Thank you so much! This info is very helpful. Looking forward to building it!

milelo commented 6 months ago

Your welcome. Let me know how you get on.

vactomas commented 6 months ago

I was able to put it together. That said, I ran into a couple of issues. The main one concerns the location of the bend of the upper "lid" part. In the spreadsheet you provided, there is a number 42,4 mm. When I tried that, the upper part of the lid was way too big. I then tried going for 48 mm as center line of the bend. The resulting part is functional, but the fit isn't the greatest. Ideally, I think I should have gone for 46-47 mm. I might redo it. That said, I am happy with the result!

photo_2024-04-16_20-35-28

milelo commented 6 months ago

Looking good. The lid is on the wrong-way round, the vents should be at the front over the module so the air is directed over the heat-sink. The 42.4 mm is correct, it was calculated and worked for me.

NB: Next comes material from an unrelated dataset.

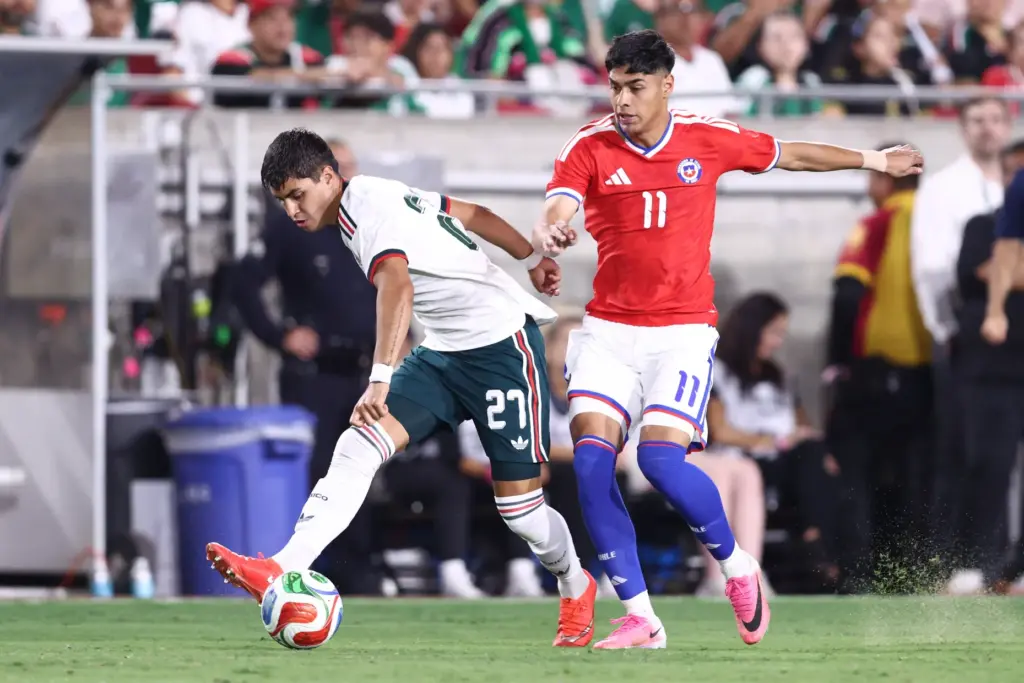 Mexico defender Everardo LÃ³pez, left, kicks the ball while defended...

I think you must have misunderstood what its for. The line is the centre line where you apply heat to, so it becomes the mid-point of the bend radius. So the length of the side before the bend + half way round the curve = 42.4mm. https://photos.app.goo.gl/rWuVo1AePfBYJ8LRA

milelo commented 6 months ago

A nice touch is to give it a bottom adhesive foot to pivot on: https://photos.app.goo.gl/GayYmg5KtVRR9Q8TA

vactomas commented 6 months ago

The pic was before I swapped the screws for shorter ones. Now it looks much more polished. The bottom "legs" part is there, just not visible.

About the 42.4 mm. I know it is the location of the center of the radius. It just didn't work out for me. The reason might be because I used a dedicated heater and plastic bender, which might have been the reason, why it is offset.

I might probably rotate the lid just like you said.